INSTRUCTIONS FOR THE TASK:
In the dataset description below:
(a) What date is the dataset based on?
(b) Which field records the number of words of a document?
(c) Between what values should n be calculated for the entropy?

TEXT EXCERPT:
****
Dataset based on the public domain dataset "Biblioteca Digital. Documentos en dominio público"
This Dataset is based on the 11 april of 2023 it could have change in the future.
| Field | Description |
|---|---|
| title | Title of the document |
| Author | Author or authors of the document |
| date | Date of the document |
| origin_country | Country of the document |
| language | Language of the document |
| subject | Subject of the document |
| genre | Genre of the document |
| digital_version | Digital version of the document |
| ocr | OCR version of the document |
| words | Number of words of the document |
| book_id | Identifier of the book |
| number_of_volumes | Indicate the number of volumes there are of the same book |
| entropy | Entropy of the document |
Entropy values can be compared with the ones in the file 'mean_entropy.csv' which contains the mean entropy of 5 texts in spanish that have been properly converted to digital format.
The process to get the values and to select the ns to be calculated in the entropy where obtain from an analysis done in the next paper. Where the authors analyze the entropy of spanish texts and between the things they find out one is that the n should be calculated between 1 and 18, to get the best results.
****
SOURCE INFORMATION:

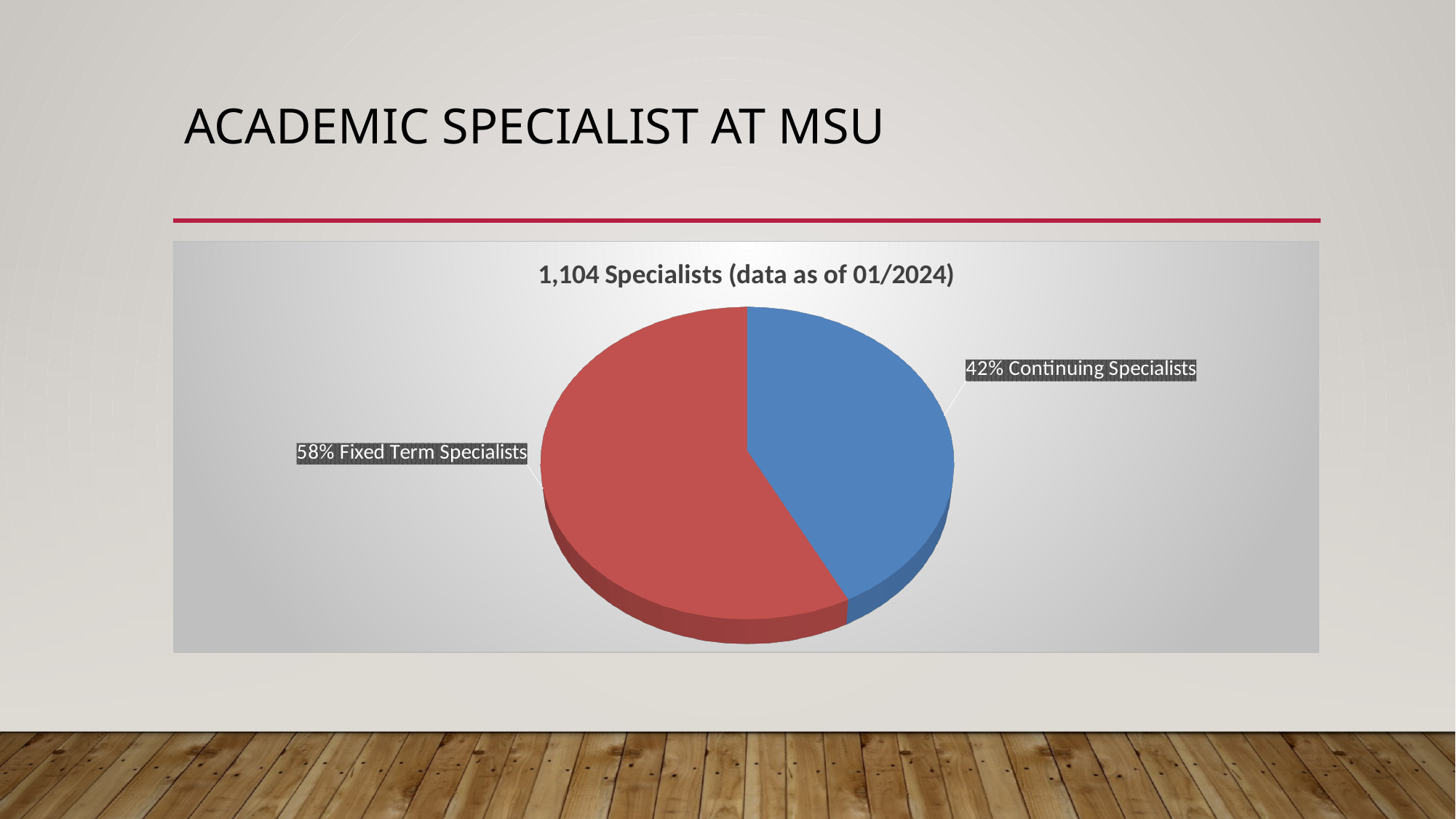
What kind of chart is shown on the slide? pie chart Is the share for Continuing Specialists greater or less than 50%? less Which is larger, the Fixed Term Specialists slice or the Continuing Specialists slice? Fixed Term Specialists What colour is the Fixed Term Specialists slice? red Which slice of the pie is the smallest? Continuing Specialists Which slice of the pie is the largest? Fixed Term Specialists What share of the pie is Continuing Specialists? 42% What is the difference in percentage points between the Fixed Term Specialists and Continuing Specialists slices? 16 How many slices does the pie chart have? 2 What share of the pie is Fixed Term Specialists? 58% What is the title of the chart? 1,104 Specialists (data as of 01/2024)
****
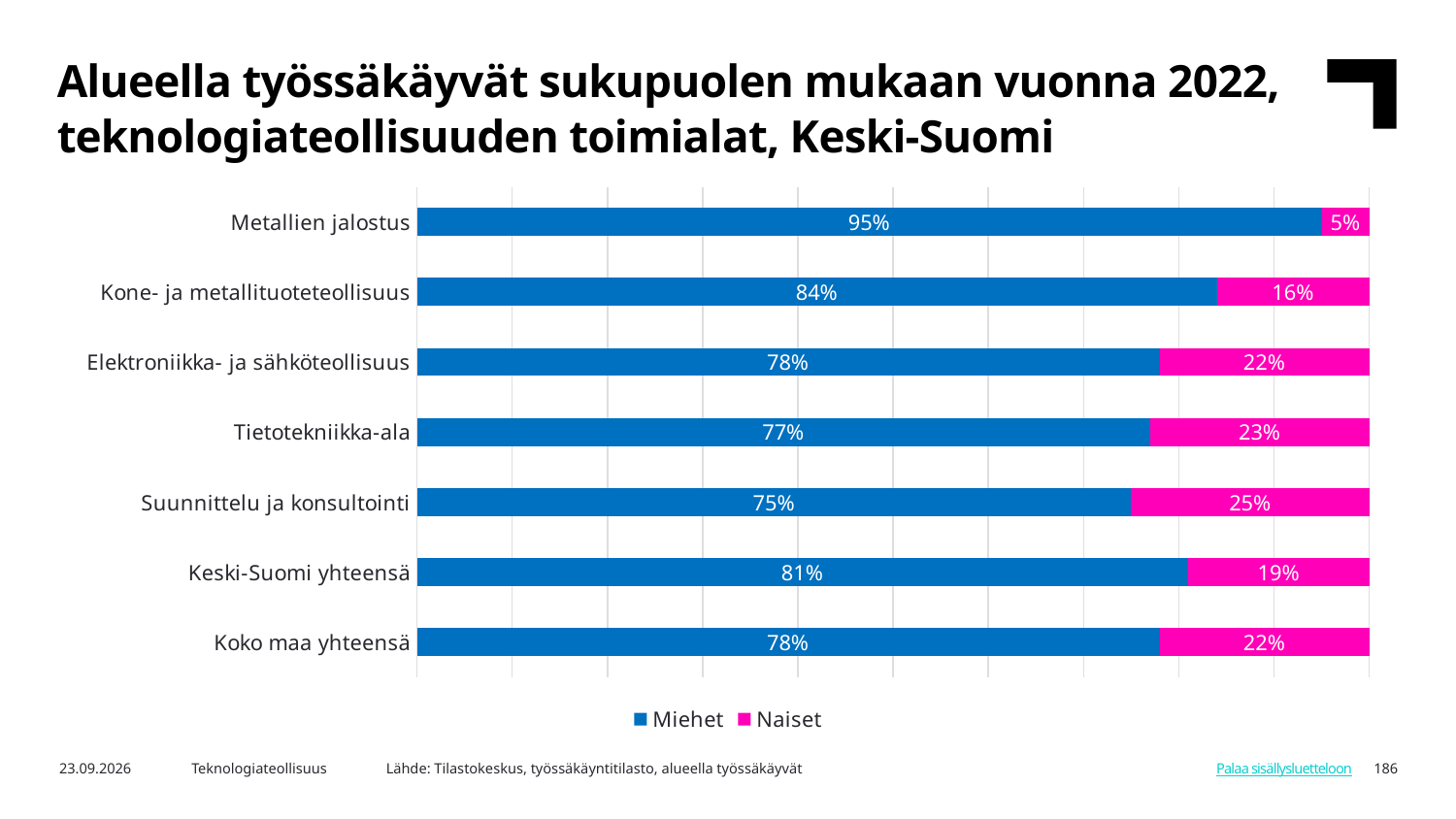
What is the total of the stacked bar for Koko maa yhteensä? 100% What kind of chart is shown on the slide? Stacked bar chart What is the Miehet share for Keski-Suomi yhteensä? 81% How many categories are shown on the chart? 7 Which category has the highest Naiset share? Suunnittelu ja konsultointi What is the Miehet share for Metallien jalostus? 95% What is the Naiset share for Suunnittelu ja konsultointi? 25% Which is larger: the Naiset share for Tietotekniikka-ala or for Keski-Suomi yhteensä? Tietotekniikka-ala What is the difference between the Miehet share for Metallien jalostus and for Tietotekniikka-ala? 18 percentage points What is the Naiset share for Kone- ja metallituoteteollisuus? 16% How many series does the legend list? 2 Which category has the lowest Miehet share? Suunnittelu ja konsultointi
****
OUTPUT OF THE EXERCISE:
(a) April 11, 2023
(b) words
(c) Between 1 and 18